The other factor underpinning its success was the way it brought the countryside into the city. It was blessed by having Hyde Park to its west. The prevailing winds in London tend to blow eastward, hence air quality was good. Sir Richard Grosvenor played a key role in the development of the oval-shaped garden. It was planted with almost a mile of elm hedging, 4,100 turfs, 2,635 small mixed ‘shrubs, plants and evergreens’ and 3,000 flowering shrubs. This ‘wilderness worke’ was criss-crossed with walkways.

It was a youthful, colourful and theatrical world. Indeed, it is easy to forget that, with the shorter average life expectancy of Regency times, over a third of the British population was aged under fifteen (the proportion today is half that). As Bridgerton vividly depicts, it was a world of boots, breeches, cutaway coats and ‘fine leg’ for men. Women sported pelisses and dresses made of rare and luxurious fabrics, with accessories such as exotic feathers and, increasingly, jewellery fashioned to sparkle, the more so at night in lamp or candle light.

Can we glimpse the antecedents to the spirited Daphne Bridgerton and the dashing Duke of Hastings in real-life personalities? Two figures spring to mind: John Sackville, the 3rd Duke of Dorset, and the Countess of Derby, born Lady Elizabeth Hamilton. They lived at numbers 33 (now 38) and 23, respectively.

The Duke of Dorset was a noted patron of the arts (he’d been on the requisite Grand Tour) and an accomplished cricket player. He went on to become an ambassador to France. He was also considered fiendishly attractive to women. The Countess of Derby, a fashion leader, vied with Georgiana Cavendish, the Duchess of Devonshire for the title of foremost beauty of their day.
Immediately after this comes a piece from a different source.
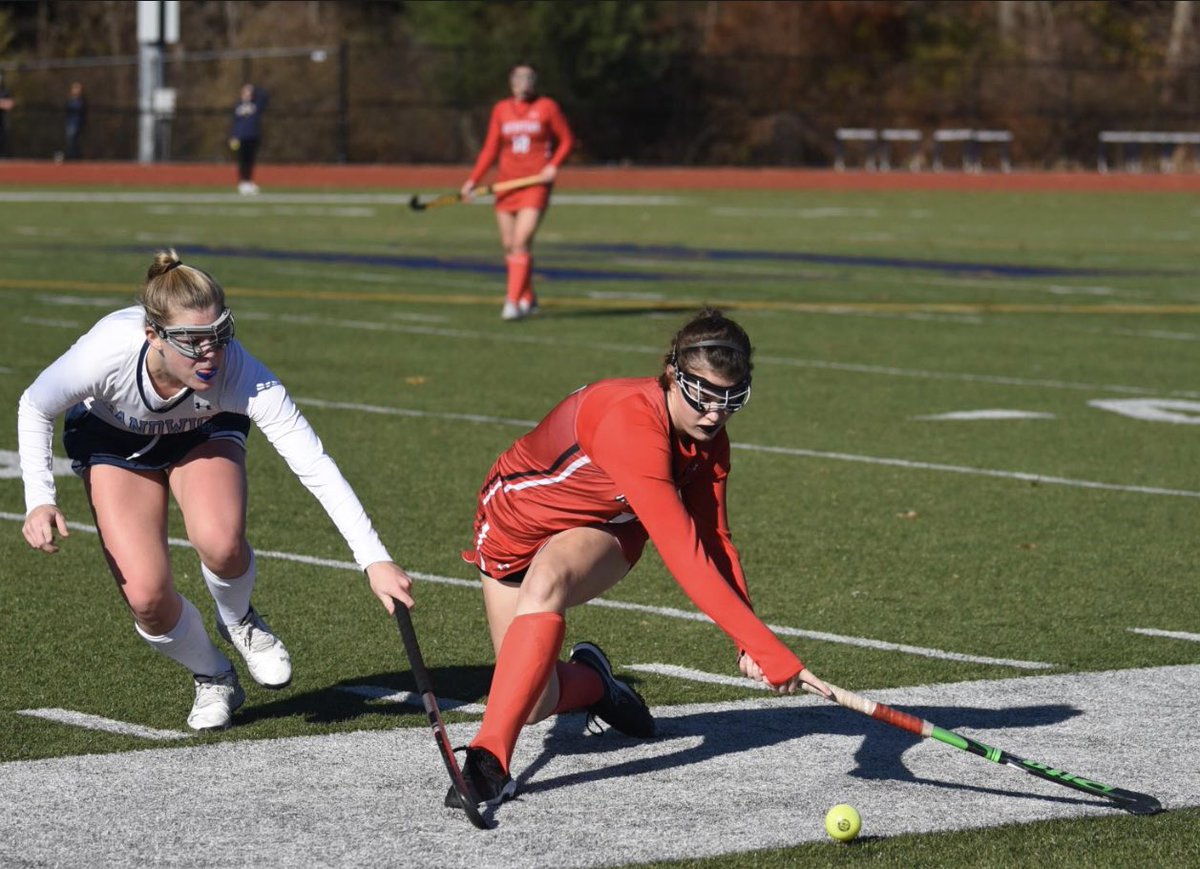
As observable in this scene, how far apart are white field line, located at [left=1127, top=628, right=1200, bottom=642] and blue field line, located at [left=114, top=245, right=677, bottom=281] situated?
→ 15.0 meters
The houses conformed to a type. Ground floors would contain reception rooms, while first floors would feature lavishly furnished entertaining rooms, with bedrooms above. Commentators remarked on the handsomeness of principal staircases. Basements comprised servants’ quarters. Stables at the back exited onto mews lanes and accommodated pedigree horses plus landau (convertible) and enclosed carriages.

Among Mayfair’s most charming streets today are those that the early developers reserved for tradespeople, including Mount Street and Mount Row immediately to the south of the square. These two streets would be rebuilt with Victorian terracotta frontages and distinctive Arts and Crafts houses, but keeping servants and tradespeople close to the grand houses sustained a diversity of social strata and cultures in Mayfair through to present day.

The popularity of Grosvenor Square itself, particularly with Americans, would result in many changes to its buildings, culminating in the US Embassy occupying its west side in the 1950s. Yet Georgian houses remain, and if the original developers returned to the square today, it would be entirely legible to them.

One of the original houses is number 9, at the north east corner – now a private office but once the residence of John Adams, the first American Ambassador to Great Britain and the second US President. Another intact house is the 3rd Duke of Dorset’s former residence at number 38. Ceilings, fire places and other internal features remain as they were back in the Duke’s day. It is now an events venue, available for hire. Here you can create your very own Bridgerton.